Document passage:
-*-*-

You implemented the wrong formula. You don’t want to explicitly calculate "node poly".

The formula you want is the “second barycentric formula”, (4.2) at the top of page 505 of https://people.maths.ox.ac.uk/trefethen/barycentric.pdf

Or formula (2.6) halfway down page 2 of https://people.maths.ox.ac.uk/trefethen/publication/PDF/2011...

Also cf. Higham (2004) “The numerical stability of barycentric Lagrange interpolation” https://www.maths.manchester.ac.uk/~higham/narep/narep440.pd...

If you want to implement the “first barycentric formula” instead you need to take some additional care to avoid overflow/underflow.

As the papers above note, the choice of interpolation nodes makes a big difference. If you have an arbitrary function to approximate on an arbitrary complex domain, take a look at https://arxiv.org/abs/1612.00337

gjm11 · on Oct 20, 2021

There are advantages to using either version of the formula. If you use the "first" then you do need to take care about overflow/underflow when the number of interpolation points is large, but that isn't an issue here. The "first" behaves better than the "second" for extrapolation, as discussed in the paper by Trefethen et al. And yes, the choice of interpolation points is important.

But none of that should make a difference here. What's actually causing the dubious results jlokier reports isn't exactly proximity to the interpolation points -- I don't think it could happen if one of them weren't exactly zero. What's happening is that the very smallest values of x in jlokier's code are denormal numbers; that is, ones whose floating-point representation has less precision than usual.

-*-*-

Listed records:
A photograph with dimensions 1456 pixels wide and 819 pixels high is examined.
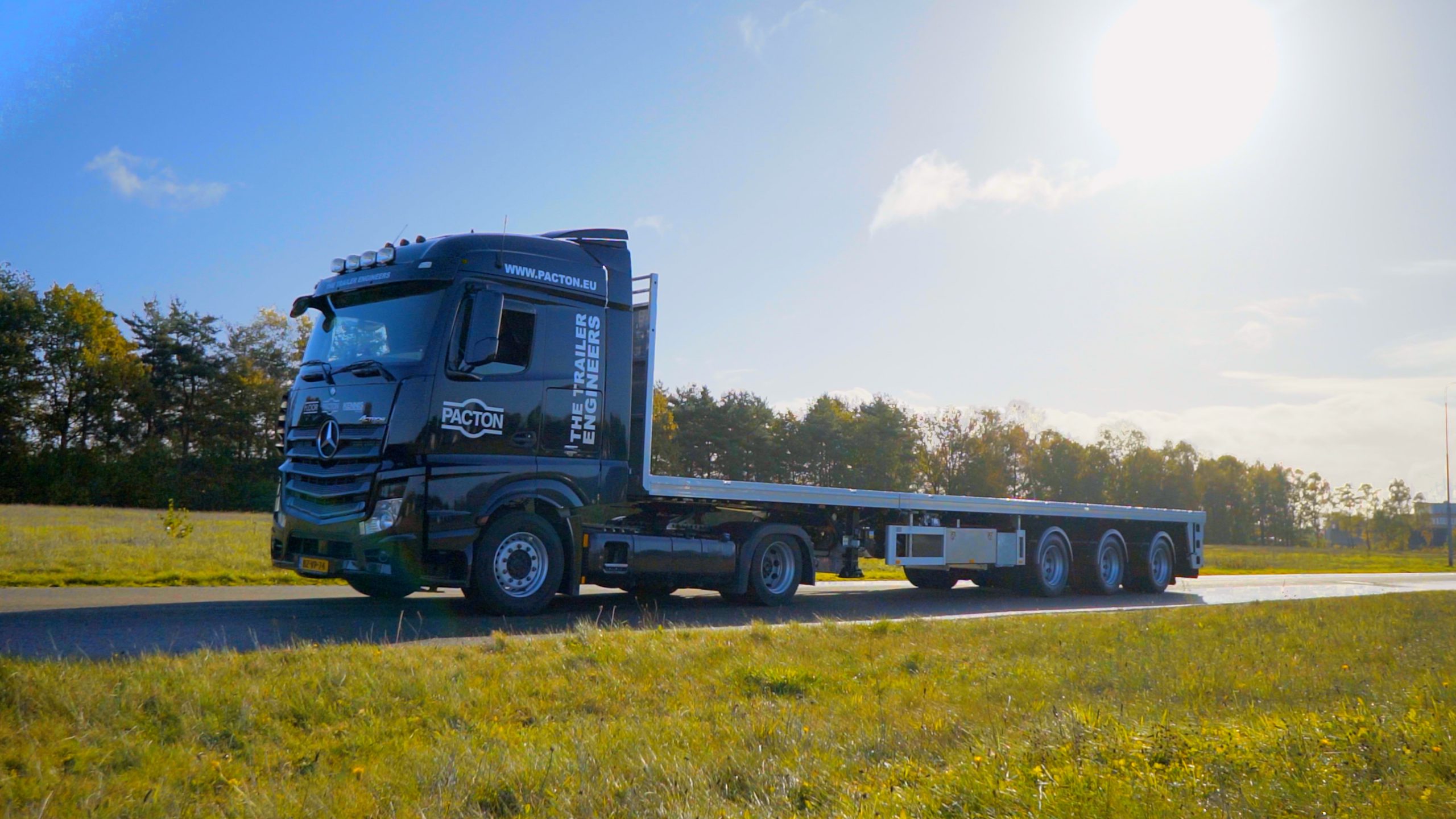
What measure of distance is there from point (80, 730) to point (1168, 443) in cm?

-*-*-

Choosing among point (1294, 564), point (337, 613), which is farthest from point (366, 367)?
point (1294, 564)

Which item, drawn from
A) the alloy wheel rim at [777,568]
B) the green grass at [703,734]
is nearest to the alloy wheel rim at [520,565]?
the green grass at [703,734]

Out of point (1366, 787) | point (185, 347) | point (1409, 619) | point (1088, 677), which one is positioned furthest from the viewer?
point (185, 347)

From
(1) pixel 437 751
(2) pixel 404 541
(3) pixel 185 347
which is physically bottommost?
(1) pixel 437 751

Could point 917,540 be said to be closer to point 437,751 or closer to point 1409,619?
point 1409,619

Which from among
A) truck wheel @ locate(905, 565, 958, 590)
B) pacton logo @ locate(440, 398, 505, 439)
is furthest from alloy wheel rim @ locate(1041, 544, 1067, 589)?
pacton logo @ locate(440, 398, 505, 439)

-*-*-

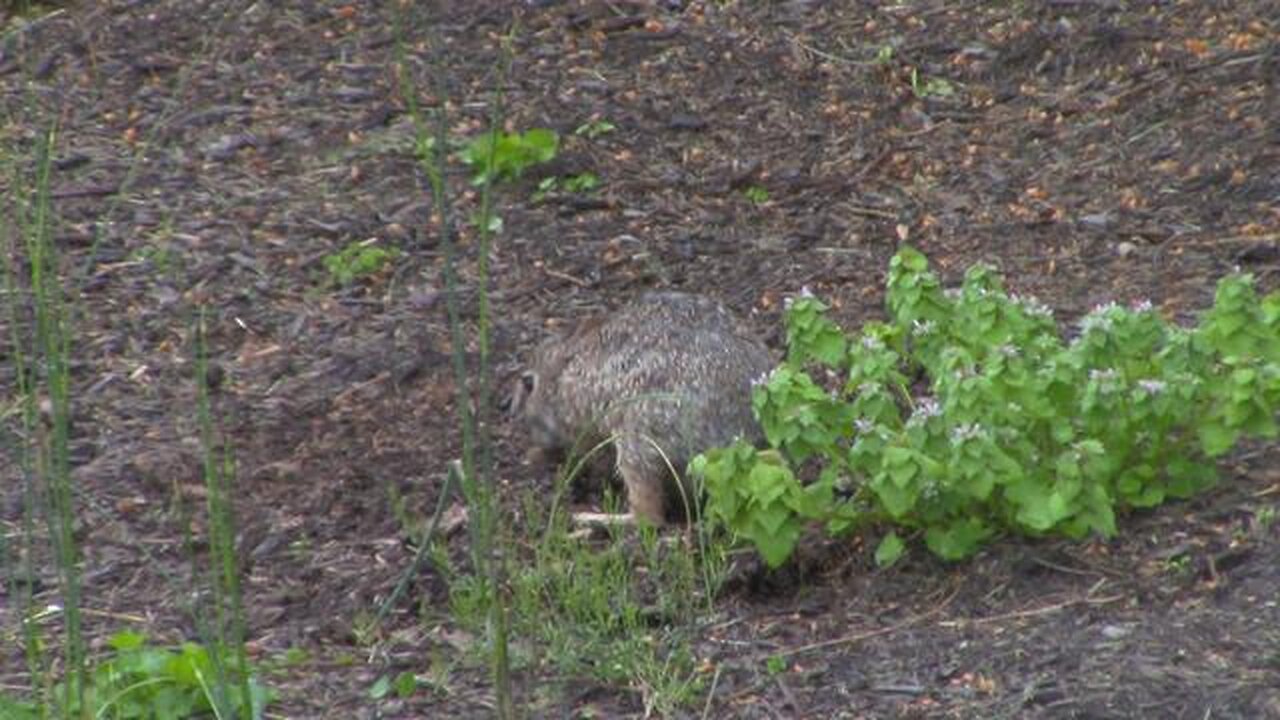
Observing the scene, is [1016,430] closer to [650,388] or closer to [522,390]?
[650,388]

-*-*-

Goals:
1. Answer these from the thread about barycentric interpolation:
(a) Which formula does the first reply recommend, and where is it in the first linked paper?
(b) According to gjm11, for what does the "first" formula behave better than the "second"?
(c) What does gjm11 say the very smallest values of x in jlokier's code are?
2. Pick up the thread about barycentric interpolation after its last sentence and keep writing in the same voice.

Written responses:
1.
(a) The "second barycentric formula," (4.2) at the top of page 505.
(b) Extrapolation.
(c) Denormal numbers, whose floating-point representation has less precision than usual.

2.
Usually a floating-point number looks like 1.<stuff> x 2^n; for IEEE double precision, the <stuff> is 52 bits long. So if you start with 1, 1/2, 1/4, 1/8, and keep dividing by 2, you always have stuff=0 and n decreases by 1 each time. But what should you do once you reach the smallest value of n that will fit in the floating-point format? One answer is just to say that after that you get zero. But you can get a little extra dynamic range if instead you say that when n is as small as it's allowed to be, you can use 0.<stuff> instead of 1.<stuff>. These numbers have reduced precision for the sake of extra dynamic range, and they are called "denormal". Lots of things go subtly (or not so subtly) wrong when dealing with denormal numbers.

One thing that goes wrong is the interpolation formula we're discussing here. The formula looks like f(x) ~= l(x) . sum of wj f(xj) / (x-xj) where xj are the interpolation points (in this case 0 and 1), l(x) is the product of (x-xj), so in this case x(x-1), and wj = product (xj-xi) where xi ranges over all the other interpolation points besides xj, so w0 = -1 and w1 = +1. So we have f(x) ~= x(x-1) . [-10/x + 20/(x-1)]. In fact this is exact provided x is neither 0 or 1, because the thing we're approximating is a polynomial of degree <= (# interpolation points) - 1.

So, what I claimed before was: suppose x = xj + h where h is small, and suppose you compute l(x) as the product of its factors. Then we get l(x) = h times product (xj+h-xi), and the sum is wj f(xj) / h + the sum of the other terms; and if h is tiny then the other terms in the sum are tiny in comparison, and the factors of h and 1/h cancel and everything's fine.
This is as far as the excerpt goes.